True story: earlier this morning (12:00AM, to be exact) I was standing in a dark field, surrounded by a bunch of glowing jack-o’-lanterns, with a thick fog rolling in and the only sounds were that of a distant train horn and a few birds and insects chirping in the distance. If that isn’t what Halloween is all about, I don’t know what is.
For those who can’t get enough of pictures like the one on the right, I’ll be tweeting various Halloween-ish stuff throughout the day. Whether you love this holiday as much as I do or not, I hope you have a great Halloween. Thanks, as always, for your support.
Now then… there is the matter of the traditional Halloween poem.
I spent a lot of the time I ordinarily spend on the annual poem working on Vespasian Moon, so I kind of ran out of time this year.
Or so I thought. But then, I had an idea.
I’m working on a story that includes a character who writes songs, and one of the songs I’d drafted for him seemed to fit the mood, so I decided to use it. I just couldn’t bring myself to let the streak of posting a Halloween poem end. If, someday, you see this same poem published as part of a larger story… well, all I can say is, Poe did the same thing. I know, I know; the tired old “Edgar Allan did it!” defense.

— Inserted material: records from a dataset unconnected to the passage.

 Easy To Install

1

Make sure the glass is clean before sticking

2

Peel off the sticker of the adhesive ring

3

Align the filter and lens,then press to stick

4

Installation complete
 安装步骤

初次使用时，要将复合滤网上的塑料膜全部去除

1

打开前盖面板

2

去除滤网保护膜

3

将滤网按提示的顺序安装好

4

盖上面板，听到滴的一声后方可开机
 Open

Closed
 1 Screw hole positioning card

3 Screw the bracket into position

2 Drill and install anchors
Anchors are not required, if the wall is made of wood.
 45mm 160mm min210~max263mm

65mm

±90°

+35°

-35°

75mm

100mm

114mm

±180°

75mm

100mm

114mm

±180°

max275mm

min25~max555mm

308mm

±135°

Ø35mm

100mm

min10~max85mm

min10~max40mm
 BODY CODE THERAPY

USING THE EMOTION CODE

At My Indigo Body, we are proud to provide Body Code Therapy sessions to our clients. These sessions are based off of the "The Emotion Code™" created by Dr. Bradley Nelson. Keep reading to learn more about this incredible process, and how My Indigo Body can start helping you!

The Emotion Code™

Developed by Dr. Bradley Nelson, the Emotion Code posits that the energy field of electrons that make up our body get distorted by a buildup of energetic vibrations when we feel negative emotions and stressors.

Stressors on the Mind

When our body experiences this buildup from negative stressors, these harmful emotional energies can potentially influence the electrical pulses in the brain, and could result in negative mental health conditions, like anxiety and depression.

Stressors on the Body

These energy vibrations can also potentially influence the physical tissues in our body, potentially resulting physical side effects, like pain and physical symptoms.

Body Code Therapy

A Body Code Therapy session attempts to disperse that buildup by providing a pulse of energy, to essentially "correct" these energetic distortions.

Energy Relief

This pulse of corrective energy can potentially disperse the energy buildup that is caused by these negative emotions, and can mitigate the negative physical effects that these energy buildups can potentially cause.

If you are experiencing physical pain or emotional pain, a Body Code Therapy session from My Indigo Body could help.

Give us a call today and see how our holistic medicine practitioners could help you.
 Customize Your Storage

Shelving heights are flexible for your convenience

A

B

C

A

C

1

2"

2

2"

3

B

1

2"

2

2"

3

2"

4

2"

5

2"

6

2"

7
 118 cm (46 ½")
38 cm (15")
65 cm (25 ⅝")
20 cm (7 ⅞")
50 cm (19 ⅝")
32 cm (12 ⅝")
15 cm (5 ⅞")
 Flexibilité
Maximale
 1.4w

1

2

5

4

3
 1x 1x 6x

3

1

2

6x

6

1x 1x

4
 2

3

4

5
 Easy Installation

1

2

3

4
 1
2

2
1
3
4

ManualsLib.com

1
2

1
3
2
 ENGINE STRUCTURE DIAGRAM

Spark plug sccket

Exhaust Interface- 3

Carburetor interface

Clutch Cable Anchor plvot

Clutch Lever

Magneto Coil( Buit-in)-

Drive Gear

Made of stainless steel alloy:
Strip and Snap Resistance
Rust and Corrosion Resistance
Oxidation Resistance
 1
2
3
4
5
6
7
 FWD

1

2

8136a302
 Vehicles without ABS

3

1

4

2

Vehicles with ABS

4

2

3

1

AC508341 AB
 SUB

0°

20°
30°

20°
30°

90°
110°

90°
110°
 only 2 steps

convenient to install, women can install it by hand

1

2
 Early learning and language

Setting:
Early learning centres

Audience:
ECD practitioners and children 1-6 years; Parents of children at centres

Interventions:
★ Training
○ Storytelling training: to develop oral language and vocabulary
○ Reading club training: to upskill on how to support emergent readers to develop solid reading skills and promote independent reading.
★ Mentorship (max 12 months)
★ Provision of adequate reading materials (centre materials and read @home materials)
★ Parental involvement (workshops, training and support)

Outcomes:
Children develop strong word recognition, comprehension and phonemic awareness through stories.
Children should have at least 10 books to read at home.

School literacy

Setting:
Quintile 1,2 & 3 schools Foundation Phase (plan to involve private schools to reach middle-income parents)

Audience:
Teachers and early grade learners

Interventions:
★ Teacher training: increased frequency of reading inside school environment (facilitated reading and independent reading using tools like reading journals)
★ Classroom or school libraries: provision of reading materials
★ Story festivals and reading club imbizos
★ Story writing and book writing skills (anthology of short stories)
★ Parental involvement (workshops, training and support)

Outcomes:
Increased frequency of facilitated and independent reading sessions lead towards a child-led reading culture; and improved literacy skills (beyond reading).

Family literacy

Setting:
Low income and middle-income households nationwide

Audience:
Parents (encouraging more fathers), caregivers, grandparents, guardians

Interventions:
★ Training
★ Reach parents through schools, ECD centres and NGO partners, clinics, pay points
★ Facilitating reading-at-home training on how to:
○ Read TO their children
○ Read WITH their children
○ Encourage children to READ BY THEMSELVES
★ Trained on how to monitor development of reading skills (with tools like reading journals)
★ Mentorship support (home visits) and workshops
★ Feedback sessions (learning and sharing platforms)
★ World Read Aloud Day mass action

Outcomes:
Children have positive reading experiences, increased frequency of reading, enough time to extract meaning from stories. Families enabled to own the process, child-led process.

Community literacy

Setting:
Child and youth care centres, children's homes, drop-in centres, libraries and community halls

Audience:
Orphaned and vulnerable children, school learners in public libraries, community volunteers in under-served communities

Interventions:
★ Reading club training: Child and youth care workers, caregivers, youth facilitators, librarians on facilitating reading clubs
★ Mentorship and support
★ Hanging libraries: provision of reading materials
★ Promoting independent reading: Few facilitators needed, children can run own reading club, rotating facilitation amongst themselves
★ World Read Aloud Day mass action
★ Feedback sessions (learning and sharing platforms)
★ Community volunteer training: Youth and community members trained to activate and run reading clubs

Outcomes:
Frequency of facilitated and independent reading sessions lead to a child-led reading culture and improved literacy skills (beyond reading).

Herewith, then, is the 2019 Ruined Chapel by Moonlight Halloween poem
Long centuries ago, an actor wound his way down Beggar’s Street one night,
Enduring fog and smoke, and that back-alley’s thick stink.
He saw a glimmer, thro’ the mist, of a flashing, flickering shop light.
And thought perhaps it was a place where he might stop and drink.
But when he drew nigh unto that dwelling’s door,
He saw it was a costume shop—a-draped all o’er with cloths and masks.
Gingerly, that actor stepped inside, and looked ‘round the show-room floor.
Where funny little men in funny clothes set about their daily tasks.
Some were cleaning metal faces with long dark slits for eyes,
Some were sewing robes of a long and shimmering material,
As if preparing for themselves some grand and great disguise.
And at the center of the store, aloof, imperial and ethereal—
There loomed a figure that young actor scarce could stand to look on,
A tall and ghostly figure, that seemed as if it hung upon the empty air,
With features ever-changing, always-moving; for every minute it took on
A new and different and most fantastic face to wear.
Sometimes it would be Harlequin, and next the Mephistopheles;
Then Pantaloon or Shakespeare’s witches, or the masks of Greco-Roman stage.
The actor staggered back in fear upon beholding these fantastic, these awful, these
Most disturbing and unfathomable sights, and that well-nigh unholy visage.
Stumbling backwards, feeling desperately to grab the door,
But then the figure spoke to him, and he could not resist Its voice:
“Come into my house, young man,” It said, as it hovered o’er the floor.
“Bring thyself into my fold, and thou will not regret the choice.
Like us, thou art practiced in deception’s underrated art—
As you are transformed nightly on the theater’s stage.
Then come with me, dear sir, and play yourself a worthy part—
A role to be remembered long beyond the ending of the Age.”
Now, ‘tis said the actor—and I can’t, upon my word, reveal his name—
But he went on to great success, in many a well-regarded play,
And too, that his performances brought him unprecedented acclaim;
And it’s said he’s still performing them even to this very day.